Go line by line through the records below. Copy whichever lines contain the string "today".

____ PROVIDED DATA

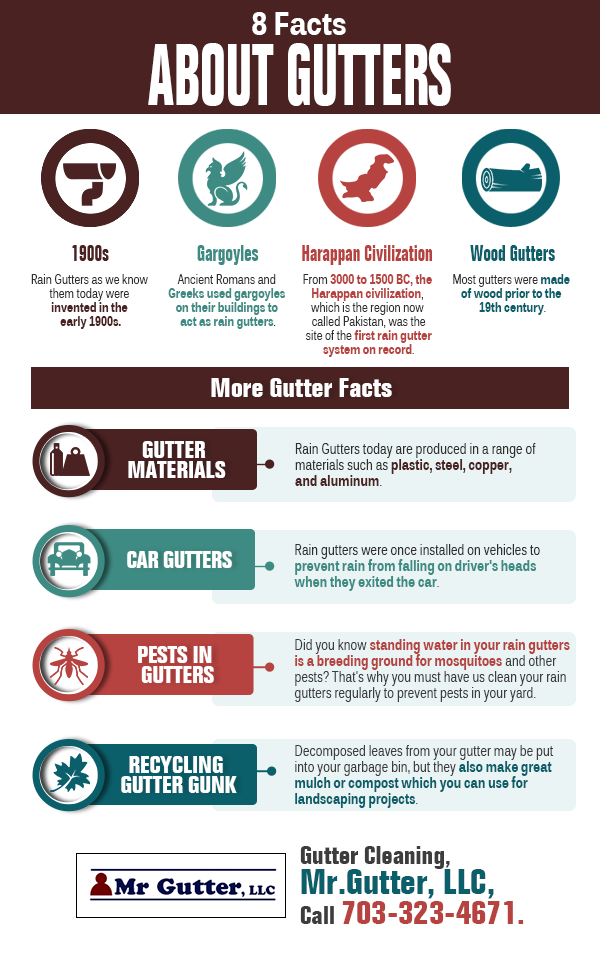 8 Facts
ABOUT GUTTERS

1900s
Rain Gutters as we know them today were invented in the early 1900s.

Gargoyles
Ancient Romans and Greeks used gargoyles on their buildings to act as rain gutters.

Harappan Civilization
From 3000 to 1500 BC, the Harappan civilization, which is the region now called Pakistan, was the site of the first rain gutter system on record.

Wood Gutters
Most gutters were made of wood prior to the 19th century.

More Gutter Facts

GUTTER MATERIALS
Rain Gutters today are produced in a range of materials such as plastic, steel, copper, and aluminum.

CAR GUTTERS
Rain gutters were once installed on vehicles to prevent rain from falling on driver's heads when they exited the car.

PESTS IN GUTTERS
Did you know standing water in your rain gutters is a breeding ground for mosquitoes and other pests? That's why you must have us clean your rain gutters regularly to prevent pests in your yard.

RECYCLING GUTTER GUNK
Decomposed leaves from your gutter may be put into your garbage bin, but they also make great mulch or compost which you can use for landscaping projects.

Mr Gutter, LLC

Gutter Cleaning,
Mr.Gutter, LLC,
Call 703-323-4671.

________

- _WRITTEN SOLUTION_:
Rain Gutters as we know them today were invented in the early 1900s.
Rain Gutters today are produced in a range of materials such as plastic, steel, copper, and aluminum.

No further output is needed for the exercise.